N’ayez-vous pas pleuré chaque fois que vous avez lu l’histoire de cette
jeune fille qui, voyant marcher à la mort un illustre infortuné, fendit
la presse des curieux indifférents, et ne sachant quel témoignage
d’intérêt lui donner, pauvre et simple enfant qu’elle était, lui offrit
une rose qu’elle avait à la main, une rose pure et suave comme elle, une
rose que son amant peut-être lui avait donnée, et qui fut le seul, le
dernier témoignage d’affection et de pitié que reçut un prince marchant
au supplice? N’êtes-vous pas touché aussi, dans la sublime histoire du
lépreux d’Aoste, de l’action naturelle et simple du narrateur qui lui
tend la main? Pauvre lépreux, qui n’avait pas touché la main de son
semblable depuis tant d’années, qui eut tant de peine à refuser cette
main amie, et qui pourtant la refusa dans la crainte de l’infecter de
son mal!...
Pourquoi donc Trenmor aurait-il repoussé la mienne? Le malheur est-il
donc contagieux comme la lèpre? Eh bien, soit! que la réprobation du
vulgaire nous enveloppe tous deux, et que Trenmor lui-même soit ingrat!

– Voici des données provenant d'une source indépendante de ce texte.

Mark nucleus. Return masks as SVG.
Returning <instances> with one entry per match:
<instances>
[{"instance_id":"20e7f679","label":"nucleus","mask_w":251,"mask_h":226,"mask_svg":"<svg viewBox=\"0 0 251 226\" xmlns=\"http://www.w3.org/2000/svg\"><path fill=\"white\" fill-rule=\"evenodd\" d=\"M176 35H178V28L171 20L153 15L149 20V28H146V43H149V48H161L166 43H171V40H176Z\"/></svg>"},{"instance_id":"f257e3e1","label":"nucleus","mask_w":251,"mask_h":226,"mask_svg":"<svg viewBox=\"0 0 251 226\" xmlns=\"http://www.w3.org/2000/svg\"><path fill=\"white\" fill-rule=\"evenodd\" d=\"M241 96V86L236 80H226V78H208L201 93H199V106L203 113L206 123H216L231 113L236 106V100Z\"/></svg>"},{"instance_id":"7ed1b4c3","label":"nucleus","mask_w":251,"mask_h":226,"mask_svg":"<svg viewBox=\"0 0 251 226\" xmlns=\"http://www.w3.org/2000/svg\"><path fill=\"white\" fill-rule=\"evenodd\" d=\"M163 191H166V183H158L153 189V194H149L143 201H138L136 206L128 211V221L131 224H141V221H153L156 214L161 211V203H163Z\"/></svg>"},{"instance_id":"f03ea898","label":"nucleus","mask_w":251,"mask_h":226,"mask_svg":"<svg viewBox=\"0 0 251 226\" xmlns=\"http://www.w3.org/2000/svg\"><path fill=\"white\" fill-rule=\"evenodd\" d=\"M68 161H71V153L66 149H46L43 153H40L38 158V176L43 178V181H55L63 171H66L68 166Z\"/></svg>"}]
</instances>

j’aurai pour moi Dieu et mon cœur, n’est-ce pas bien plus que
l’estime du vulgaire et la reconnaissance d’un homme? Oh! donner un
verre d’eau à relui qui a soif, porter un peu de la croix du Christ,
cacher la rougeur d’un front couvert de honte, jeter un brin d’herbe à
une pauvre fourmi que le torrent ne dédaigne pas d’engloutir, ce sont là
de minces bienfaits! Et pourtant l’opinion nous les interdit ou nous les
conteste! Honte à nous! nous n’avons pas un bon mouvement qu’il ne
faille comprimer ou cacher. On apprend aux enfants des hommes à être
vains et impitoyables, et cela s’appelle l’_honneur_! Malédiction sur
nous tous!
Eh bien! si je vous disais que, loin de considérer ma conduite comme un
acte de miséricorde, j’éprouve pour cet homme une sorte de respect
enthousiaste! Si je vous disais que tel que le voilà, brisé, flétri,
perdu, je le trouve plus haut placé dans la vie morale qu’aucun de nous!
Savez-vous comment il a supporté son malheur? Vous vous seriez tué,
vous; certes, avec votre fierté, vous n’eussiez pas accepté le
châtiment, de l’infamie. Eh bien! il s’est soumis, il a trouvé que le
châtiment était juste, qu’il l’avait mérité, non pas tant pour son crime
que pour le mal qu’il avait fait à son âme durant le cours de plusieurs
années. Et puisqu’il avait mérité ce châtiment, il a voulu le subir. Il
l’a subi. Il a vécu cinq ans, fort et patient, parmi ses abjects
compagnons. Il a dormi sur la pierre à côté du parricide, il a supporté
le regard des curieux; il a vécu cinq ans dans cette fange parmi ces
bêtes féroces et venimeuses; il a subi le mépris des derniers scélérats
et la domination des plus lâches espions. Il a été forçat, cet homme qui
avait été si riche et si voluptueux, cet homme d’habitudes raffinées et
de caprices despotiques! Celui qui volait sur les flots entouré de
femmes, de parfums et de chants, dans sa gondole rapide; celui qui
fatiguait de ses courses folles et aventureuses les plus beaux chevaux
de l’Arabie, celui qui avait dormi sous le ciel de la Grèce comme Byron,
cet homme qui avait épuisé la vie de luxe et d’excitation sous toutes
ses faces, il a été se retremper, se rajeunir et se régénérer au bagne!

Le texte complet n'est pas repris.